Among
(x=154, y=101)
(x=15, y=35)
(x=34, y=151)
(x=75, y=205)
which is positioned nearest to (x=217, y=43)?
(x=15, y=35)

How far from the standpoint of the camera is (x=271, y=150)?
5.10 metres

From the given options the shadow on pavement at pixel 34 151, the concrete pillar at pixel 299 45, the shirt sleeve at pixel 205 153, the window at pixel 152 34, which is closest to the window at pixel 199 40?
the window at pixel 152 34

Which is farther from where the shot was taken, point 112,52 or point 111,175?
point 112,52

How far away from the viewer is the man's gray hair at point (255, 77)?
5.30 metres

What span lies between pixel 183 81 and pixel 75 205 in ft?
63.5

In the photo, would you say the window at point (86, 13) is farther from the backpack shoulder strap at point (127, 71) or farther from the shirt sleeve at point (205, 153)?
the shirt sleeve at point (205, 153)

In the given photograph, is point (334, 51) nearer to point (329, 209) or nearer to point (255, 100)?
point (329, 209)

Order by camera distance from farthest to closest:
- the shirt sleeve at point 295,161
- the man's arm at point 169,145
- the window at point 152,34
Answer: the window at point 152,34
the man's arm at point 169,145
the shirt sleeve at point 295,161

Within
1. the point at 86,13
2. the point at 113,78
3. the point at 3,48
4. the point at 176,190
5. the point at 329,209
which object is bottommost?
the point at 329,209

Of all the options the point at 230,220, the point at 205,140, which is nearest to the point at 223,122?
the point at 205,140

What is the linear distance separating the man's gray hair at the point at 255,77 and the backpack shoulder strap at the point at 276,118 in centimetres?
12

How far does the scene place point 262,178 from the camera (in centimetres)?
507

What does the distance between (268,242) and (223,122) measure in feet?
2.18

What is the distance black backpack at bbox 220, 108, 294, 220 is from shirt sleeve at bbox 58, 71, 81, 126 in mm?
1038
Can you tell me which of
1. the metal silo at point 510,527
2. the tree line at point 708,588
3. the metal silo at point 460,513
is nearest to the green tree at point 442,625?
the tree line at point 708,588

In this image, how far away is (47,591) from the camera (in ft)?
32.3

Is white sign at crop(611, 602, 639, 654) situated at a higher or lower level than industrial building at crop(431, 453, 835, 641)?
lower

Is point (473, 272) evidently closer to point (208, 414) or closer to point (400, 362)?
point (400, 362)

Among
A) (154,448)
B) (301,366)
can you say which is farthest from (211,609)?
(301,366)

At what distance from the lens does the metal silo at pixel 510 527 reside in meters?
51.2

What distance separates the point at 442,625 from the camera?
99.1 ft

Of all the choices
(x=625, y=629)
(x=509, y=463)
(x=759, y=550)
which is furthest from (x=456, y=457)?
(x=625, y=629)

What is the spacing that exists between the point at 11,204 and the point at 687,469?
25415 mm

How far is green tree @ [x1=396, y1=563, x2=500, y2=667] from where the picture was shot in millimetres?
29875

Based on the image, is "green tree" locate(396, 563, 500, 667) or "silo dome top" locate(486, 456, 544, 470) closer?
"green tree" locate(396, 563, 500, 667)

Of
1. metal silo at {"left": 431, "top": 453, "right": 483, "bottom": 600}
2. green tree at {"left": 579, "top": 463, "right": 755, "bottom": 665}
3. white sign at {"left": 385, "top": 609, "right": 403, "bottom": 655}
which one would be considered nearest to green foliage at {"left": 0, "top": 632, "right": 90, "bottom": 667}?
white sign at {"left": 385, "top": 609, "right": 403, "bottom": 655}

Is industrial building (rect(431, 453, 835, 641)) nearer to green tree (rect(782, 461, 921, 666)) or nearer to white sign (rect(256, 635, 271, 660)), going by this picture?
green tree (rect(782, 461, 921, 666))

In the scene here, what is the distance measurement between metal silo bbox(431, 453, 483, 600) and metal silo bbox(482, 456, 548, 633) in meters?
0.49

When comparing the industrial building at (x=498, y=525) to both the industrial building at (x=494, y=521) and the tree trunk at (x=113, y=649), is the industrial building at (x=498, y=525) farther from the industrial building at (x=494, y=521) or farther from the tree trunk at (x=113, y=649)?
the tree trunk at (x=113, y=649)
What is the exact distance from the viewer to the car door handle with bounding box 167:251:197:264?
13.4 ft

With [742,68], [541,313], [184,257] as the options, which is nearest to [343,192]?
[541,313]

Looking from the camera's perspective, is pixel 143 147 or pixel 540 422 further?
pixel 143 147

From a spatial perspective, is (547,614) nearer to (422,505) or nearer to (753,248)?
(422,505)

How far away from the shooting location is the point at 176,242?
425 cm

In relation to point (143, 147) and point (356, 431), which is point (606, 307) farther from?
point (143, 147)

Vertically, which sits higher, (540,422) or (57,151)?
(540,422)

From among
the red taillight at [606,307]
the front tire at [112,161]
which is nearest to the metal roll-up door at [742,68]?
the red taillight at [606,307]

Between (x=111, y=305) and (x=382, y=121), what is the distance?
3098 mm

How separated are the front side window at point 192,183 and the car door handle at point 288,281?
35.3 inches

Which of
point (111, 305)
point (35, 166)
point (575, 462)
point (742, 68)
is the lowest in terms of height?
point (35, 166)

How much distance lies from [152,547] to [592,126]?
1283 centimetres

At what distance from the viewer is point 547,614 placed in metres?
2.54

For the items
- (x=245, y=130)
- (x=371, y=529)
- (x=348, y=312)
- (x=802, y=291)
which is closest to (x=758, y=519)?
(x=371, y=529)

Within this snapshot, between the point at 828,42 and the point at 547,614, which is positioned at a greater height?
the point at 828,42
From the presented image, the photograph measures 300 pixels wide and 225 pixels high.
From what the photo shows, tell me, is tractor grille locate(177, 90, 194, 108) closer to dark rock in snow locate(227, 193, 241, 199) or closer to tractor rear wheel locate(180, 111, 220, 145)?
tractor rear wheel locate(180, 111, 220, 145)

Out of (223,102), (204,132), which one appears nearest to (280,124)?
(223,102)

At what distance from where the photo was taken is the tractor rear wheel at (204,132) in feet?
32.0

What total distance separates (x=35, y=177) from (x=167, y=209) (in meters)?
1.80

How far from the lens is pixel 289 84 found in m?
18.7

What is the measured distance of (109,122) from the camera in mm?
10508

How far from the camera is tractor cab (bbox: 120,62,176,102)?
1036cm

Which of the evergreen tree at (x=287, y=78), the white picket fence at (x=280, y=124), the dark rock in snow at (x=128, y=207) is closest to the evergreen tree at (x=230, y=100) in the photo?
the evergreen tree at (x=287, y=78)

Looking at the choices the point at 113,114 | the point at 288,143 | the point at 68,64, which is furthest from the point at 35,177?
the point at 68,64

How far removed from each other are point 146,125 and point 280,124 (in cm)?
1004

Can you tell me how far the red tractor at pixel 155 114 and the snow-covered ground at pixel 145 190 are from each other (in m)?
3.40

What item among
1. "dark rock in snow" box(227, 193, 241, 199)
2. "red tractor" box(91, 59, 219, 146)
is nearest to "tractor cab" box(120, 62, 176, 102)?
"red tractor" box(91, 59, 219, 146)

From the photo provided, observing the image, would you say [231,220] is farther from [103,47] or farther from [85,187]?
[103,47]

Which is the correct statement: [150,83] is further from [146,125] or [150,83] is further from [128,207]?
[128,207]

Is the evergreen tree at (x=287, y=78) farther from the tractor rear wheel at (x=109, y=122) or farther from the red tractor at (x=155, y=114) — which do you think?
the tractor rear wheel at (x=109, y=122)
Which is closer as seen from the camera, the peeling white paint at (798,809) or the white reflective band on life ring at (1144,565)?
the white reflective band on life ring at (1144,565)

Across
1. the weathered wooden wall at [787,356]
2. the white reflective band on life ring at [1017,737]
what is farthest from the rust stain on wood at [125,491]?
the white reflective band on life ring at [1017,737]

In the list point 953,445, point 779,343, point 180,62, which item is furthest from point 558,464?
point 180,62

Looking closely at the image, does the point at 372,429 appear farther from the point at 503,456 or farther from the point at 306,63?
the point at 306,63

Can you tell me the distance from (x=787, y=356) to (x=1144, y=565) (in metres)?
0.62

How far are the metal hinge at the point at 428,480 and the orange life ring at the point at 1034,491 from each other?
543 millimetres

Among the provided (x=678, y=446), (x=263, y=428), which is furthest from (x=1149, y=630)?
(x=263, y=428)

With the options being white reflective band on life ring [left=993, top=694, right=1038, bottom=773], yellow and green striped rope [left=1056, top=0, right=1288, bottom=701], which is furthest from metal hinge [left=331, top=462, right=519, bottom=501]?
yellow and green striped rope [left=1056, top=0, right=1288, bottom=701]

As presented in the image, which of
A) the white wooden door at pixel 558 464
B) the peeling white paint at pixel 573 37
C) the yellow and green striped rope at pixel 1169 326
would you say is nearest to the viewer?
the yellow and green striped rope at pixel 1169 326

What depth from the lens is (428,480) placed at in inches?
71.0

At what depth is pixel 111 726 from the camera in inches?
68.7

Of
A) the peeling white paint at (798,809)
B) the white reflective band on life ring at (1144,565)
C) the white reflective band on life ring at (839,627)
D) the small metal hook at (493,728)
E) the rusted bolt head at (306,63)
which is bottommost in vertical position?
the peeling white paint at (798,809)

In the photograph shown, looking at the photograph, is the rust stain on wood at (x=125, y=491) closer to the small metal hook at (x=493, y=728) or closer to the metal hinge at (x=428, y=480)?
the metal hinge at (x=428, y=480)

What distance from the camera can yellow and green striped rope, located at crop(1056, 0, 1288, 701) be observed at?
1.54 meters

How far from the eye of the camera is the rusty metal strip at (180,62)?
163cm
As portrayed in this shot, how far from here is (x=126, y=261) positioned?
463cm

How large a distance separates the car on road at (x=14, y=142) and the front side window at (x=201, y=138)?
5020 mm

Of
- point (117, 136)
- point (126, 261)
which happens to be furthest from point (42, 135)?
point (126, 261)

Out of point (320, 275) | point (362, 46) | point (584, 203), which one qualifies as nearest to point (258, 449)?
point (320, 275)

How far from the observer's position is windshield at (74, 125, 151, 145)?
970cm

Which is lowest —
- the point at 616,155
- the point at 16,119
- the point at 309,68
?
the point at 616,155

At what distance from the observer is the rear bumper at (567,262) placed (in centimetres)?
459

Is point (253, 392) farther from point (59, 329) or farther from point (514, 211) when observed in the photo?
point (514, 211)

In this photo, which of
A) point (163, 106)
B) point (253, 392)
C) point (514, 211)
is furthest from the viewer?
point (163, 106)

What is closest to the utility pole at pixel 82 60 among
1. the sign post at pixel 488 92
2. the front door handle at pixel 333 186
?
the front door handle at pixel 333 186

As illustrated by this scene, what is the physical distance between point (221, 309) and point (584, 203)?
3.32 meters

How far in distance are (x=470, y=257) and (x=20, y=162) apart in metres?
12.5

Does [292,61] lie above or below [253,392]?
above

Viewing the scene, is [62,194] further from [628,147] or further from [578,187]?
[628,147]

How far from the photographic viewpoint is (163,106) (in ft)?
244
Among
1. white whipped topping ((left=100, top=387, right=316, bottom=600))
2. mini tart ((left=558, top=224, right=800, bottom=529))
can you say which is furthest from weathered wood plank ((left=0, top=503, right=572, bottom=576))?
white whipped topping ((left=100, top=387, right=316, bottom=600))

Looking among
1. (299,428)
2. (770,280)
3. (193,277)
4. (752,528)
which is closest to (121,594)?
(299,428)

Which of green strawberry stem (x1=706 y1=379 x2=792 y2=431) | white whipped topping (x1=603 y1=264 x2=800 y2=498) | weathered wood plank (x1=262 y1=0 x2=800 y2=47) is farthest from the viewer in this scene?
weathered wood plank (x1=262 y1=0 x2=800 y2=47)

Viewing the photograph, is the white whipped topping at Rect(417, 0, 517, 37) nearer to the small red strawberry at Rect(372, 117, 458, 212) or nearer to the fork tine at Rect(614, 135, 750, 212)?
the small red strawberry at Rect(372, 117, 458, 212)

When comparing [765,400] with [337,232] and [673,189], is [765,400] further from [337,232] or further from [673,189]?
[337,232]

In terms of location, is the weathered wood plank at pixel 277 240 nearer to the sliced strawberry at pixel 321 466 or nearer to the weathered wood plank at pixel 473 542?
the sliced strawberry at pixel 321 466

········

Rewrite the material from the line with "In terms of location, is" through the end of the material, replacing "weathered wood plank" with "old wooden board" and leaving everything else unchanged.

In terms of location, is the old wooden board at pixel 277 240 nearer to the sliced strawberry at pixel 321 466 or nearer to the old wooden board at pixel 473 542?
the sliced strawberry at pixel 321 466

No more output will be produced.